8.3.3. Why are certain Python constructions supported as a local (or global) option rather than by default¶
Efficiency is the reason. While it seems very sophisticated to globally support operator overloading by default, replacing x = 2 * (3 + 4) by x = __mul__ (__add__ (3, 4)) in a program full of such expressions, possibly in inner loops, would have a disastrous impact on both performance and readability of the generated JavaScript code. And readability of the generated code is a must. Transcrypt should not be a magical toolbox, close your eyes, trust us and here’s the rabbit. The way it works should be fully transparent, including quality and correctness of the generated JavaScript code. On the other hand, who would like to write v4 = add (multiply (add (v1, v2)), v3) rather than v4 = M (v1 + v2) + v3 in a program consisting of many lines of vector math.
In general compiler facilities that may have a negative impact on performance if applied in the wrong places can be switched on and off locally. The reason they sometimes also are available as a global option is educational use. If straightforward pythonic code matters more than performance, which is the case in an educational situation, setting all switches to maximize CPython compliance may be a good idea, especially if the generated JavaScript code is taken for granted as are assembly instructions with a C compiler.

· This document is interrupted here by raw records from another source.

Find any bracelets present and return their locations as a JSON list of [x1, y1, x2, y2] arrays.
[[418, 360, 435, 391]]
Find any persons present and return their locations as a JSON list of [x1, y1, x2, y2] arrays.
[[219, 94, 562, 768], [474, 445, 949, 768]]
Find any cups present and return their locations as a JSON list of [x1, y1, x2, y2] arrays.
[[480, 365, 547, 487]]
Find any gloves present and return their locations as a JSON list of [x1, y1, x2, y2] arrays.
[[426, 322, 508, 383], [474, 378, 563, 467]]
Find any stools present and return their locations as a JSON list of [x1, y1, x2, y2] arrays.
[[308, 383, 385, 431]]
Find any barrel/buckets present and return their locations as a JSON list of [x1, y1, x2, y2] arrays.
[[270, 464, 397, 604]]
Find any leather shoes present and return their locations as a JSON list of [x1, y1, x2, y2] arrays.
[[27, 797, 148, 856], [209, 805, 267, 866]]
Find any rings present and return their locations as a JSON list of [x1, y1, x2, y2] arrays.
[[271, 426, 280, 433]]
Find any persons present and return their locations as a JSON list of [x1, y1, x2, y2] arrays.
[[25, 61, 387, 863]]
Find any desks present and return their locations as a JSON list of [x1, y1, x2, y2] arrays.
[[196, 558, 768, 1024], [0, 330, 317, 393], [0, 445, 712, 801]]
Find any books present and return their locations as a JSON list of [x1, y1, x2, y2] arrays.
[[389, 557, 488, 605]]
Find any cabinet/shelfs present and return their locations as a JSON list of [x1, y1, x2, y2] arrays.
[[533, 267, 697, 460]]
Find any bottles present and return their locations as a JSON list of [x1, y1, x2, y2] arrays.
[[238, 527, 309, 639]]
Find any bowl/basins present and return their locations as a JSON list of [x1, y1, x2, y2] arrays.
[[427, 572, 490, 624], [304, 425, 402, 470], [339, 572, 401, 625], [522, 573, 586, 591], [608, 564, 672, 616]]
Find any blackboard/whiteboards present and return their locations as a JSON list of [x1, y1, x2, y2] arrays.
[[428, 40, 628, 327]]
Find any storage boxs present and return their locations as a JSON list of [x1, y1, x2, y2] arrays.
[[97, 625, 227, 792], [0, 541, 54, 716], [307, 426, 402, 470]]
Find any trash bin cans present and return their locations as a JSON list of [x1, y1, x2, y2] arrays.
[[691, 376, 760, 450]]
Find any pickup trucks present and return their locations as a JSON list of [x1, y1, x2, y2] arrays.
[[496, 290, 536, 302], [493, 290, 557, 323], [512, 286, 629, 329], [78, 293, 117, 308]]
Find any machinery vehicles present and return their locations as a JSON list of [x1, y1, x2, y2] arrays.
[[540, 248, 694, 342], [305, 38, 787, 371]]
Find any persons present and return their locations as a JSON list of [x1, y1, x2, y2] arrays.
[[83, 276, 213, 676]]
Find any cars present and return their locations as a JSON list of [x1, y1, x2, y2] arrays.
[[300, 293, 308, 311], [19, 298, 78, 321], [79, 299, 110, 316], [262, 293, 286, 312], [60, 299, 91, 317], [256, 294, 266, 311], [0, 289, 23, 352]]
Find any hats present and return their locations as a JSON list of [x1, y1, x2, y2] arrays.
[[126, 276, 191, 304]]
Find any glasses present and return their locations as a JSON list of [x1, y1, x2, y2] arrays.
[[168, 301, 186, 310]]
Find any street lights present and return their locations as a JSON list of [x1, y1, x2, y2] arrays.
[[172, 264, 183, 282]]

The following benchmark results give an indication of the performance of Transcrypt’ed code with default settings:
Note that Transcrypt avoids constructs that cannot be made to perform in the browser. This means that Transcrypt and CPython are playing in different leagues. Transcrypt makes it possible for Python programmers to take a lot of their skills to the browser, but it is in no way a replacement for CPython. The two should be regarded as complementary.
8.3.4. Why were the __pragma__’s added¶
Several special facilities were needed that don’t play a role in CPython: local compilation options, setting identifier aliases, e.g. replacing jq or S by $ to be able to bridge the gap with JQuery, conditional compilation of code fragments like imports, who, by nature of compilation rather than interpretation, are done compile time rather than runtime hence won’t obey normal ‘if’ statements, etc.. For all those special facilities special keywords could have been devised. It would make such special facilities hard to recognize and keyword-hungry. Using __pragma__ in these cases provides a simple clue to what’s going on, both for developers and for the compiler. In the C/C++ world pragma’s serve a comparable purpose. They are, as the word suggest, pragmatic solutions to practical problems. Pragmatism is good. But it should be insulated and carefully managed. A special keyword helps with that.